[Scene question entries]
::::::::

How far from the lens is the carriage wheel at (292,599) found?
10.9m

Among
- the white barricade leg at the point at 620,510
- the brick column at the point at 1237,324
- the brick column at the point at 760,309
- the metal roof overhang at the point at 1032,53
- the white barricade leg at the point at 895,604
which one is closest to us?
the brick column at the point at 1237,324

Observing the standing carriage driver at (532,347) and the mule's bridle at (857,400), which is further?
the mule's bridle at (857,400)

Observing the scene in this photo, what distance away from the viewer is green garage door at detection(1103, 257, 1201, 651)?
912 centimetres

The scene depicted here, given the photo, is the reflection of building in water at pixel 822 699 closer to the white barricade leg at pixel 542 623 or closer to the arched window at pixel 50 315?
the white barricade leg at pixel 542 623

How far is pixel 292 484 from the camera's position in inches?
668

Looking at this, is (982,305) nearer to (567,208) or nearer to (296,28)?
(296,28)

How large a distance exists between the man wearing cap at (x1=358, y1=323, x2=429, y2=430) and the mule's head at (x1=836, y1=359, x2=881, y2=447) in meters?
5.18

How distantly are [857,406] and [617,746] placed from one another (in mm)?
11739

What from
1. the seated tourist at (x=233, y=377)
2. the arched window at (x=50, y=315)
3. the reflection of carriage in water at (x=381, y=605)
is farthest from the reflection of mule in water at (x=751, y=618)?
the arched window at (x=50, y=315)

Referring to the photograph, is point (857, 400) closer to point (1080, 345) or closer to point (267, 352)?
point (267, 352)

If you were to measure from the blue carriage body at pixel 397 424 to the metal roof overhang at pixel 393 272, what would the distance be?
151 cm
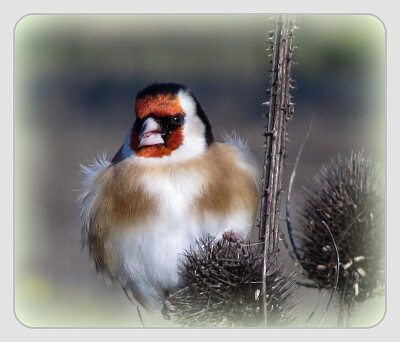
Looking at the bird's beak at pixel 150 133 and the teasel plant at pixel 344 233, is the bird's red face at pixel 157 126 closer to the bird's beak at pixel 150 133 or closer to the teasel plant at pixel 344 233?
the bird's beak at pixel 150 133

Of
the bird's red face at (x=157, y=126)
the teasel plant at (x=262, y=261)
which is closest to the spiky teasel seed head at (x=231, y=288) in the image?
the teasel plant at (x=262, y=261)

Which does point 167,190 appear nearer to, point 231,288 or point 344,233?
point 231,288

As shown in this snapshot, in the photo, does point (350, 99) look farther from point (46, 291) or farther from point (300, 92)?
point (46, 291)

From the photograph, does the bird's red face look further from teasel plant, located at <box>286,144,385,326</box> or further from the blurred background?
teasel plant, located at <box>286,144,385,326</box>

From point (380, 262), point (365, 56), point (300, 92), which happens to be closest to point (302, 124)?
point (300, 92)

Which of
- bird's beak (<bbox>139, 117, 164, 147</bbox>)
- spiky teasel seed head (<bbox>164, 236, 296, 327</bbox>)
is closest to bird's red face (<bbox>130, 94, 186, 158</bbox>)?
bird's beak (<bbox>139, 117, 164, 147</bbox>)

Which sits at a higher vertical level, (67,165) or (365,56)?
(365,56)
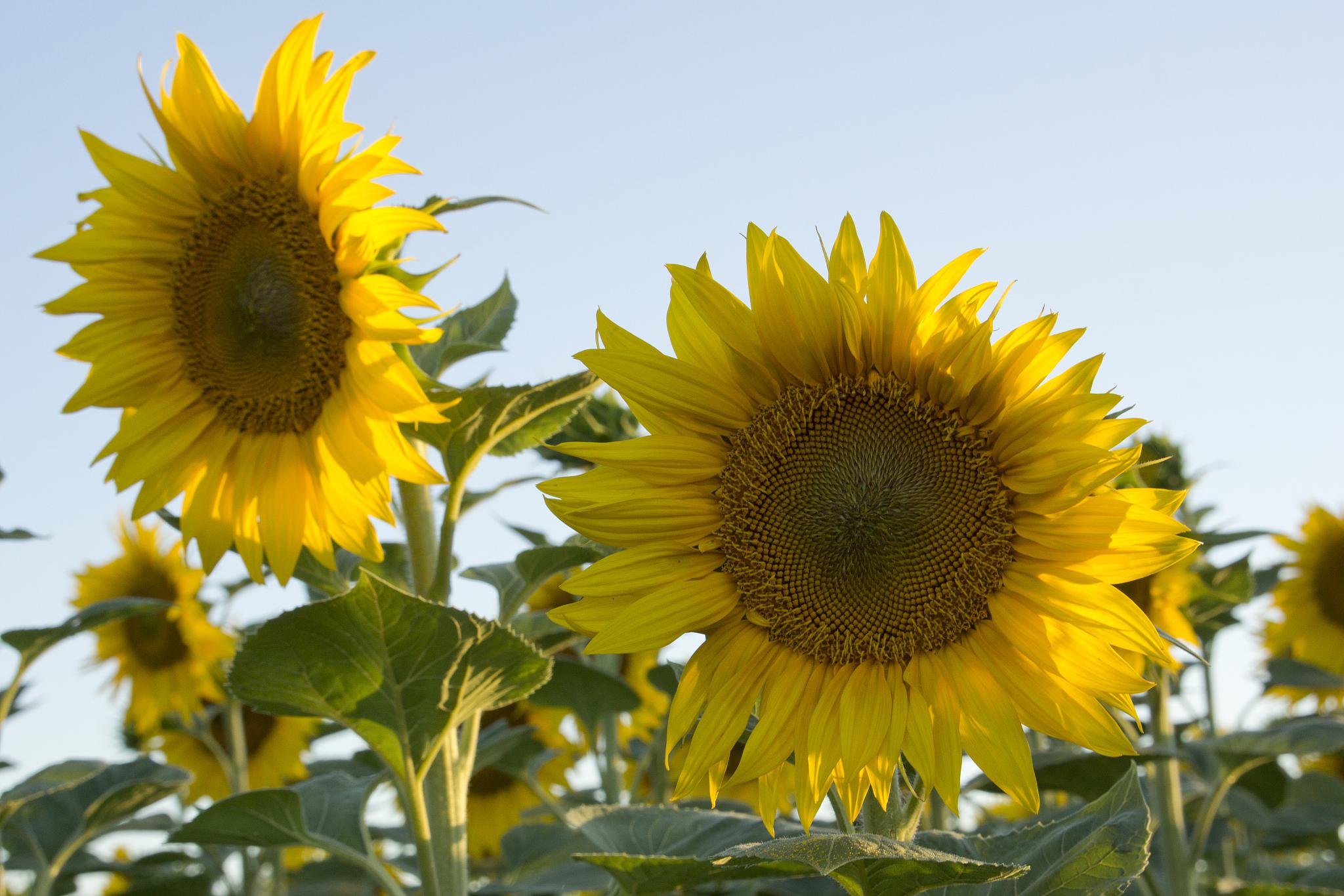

::::::::

▸ What the task asks: Rewrite all of the entries above, substituting "sitting visitor" for "seated tourist" and leaving everything else unchanged. Omit the pictures from your version.

▸ Response to this task:
How far from the lens is the carriage wheel at (292,599) found?
10.9m

Among
- the white barricade leg at the point at 620,510
- the brick column at the point at 1237,324
- the brick column at the point at 760,309
- the metal roof overhang at the point at 1032,53
- the white barricade leg at the point at 895,604
which one is closest to us?
the brick column at the point at 1237,324

Observing the standing carriage driver at (532,347) and the mule's bridle at (857,400), which is further?
the mule's bridle at (857,400)

Observing the scene in this photo, what distance away from the viewer is green garage door at detection(1103, 257, 1201, 651)?
912 centimetres

The scene depicted here, given the photo, is the reflection of building in water at pixel 822 699 closer to the white barricade leg at pixel 542 623 or closer to the arched window at pixel 50 315?
the white barricade leg at pixel 542 623

How far is pixel 292 484 from the camera's position in inches?
668

Looking at this, is (982,305) nearer to (567,208) or nearer to (296,28)?
(296,28)

How large a distance exists between the man wearing cap at (x1=358, y1=323, x2=429, y2=430) and the mule's head at (x1=836, y1=359, x2=881, y2=447) in meters?
5.18

How distantly are [857,406] and [617,746] placed from one another (in mm)?
11739

What from
1. the sitting visitor at (x=233, y=377)
2. the arched window at (x=50, y=315)
3. the reflection of carriage in water at (x=381, y=605)
is farthest from the reflection of mule in water at (x=751, y=618)?
the arched window at (x=50, y=315)

Referring to the photograph, is point (857, 400) closer to point (1080, 345) or closer to point (267, 352)?
point (267, 352)

If you were to measure from the blue carriage body at pixel 397 424 to the metal roof overhang at pixel 393 272, what would the distance be?
151 cm
Looking at the bird's beak at pixel 150 133 and the teasel plant at pixel 344 233, is the bird's red face at pixel 157 126 closer to the bird's beak at pixel 150 133 or closer to the teasel plant at pixel 344 233?
the bird's beak at pixel 150 133

Of
the bird's red face at (x=157, y=126)
the teasel plant at (x=262, y=261)
which is closest to the spiky teasel seed head at (x=231, y=288) in the image?
the teasel plant at (x=262, y=261)

Which does point 167,190 appear nearer to, point 231,288 or point 344,233?
point 231,288

As shown in this snapshot, in the photo, does point (350, 99) look farther from point (46, 291) or farther from point (300, 92)?
point (46, 291)

From the photograph, does the bird's red face look further from teasel plant, located at <box>286,144,385,326</box> or further from the blurred background?
teasel plant, located at <box>286,144,385,326</box>

From point (380, 262), point (365, 56), point (300, 92), which happens to be closest to point (302, 124)?
point (300, 92)

Which of
- bird's beak (<bbox>139, 117, 164, 147</bbox>)
- spiky teasel seed head (<bbox>164, 236, 296, 327</bbox>)
is closest to bird's red face (<bbox>130, 94, 186, 158</bbox>)?
bird's beak (<bbox>139, 117, 164, 147</bbox>)

Which sits at a higher vertical level, (67,165) or (365,56)?
(365,56)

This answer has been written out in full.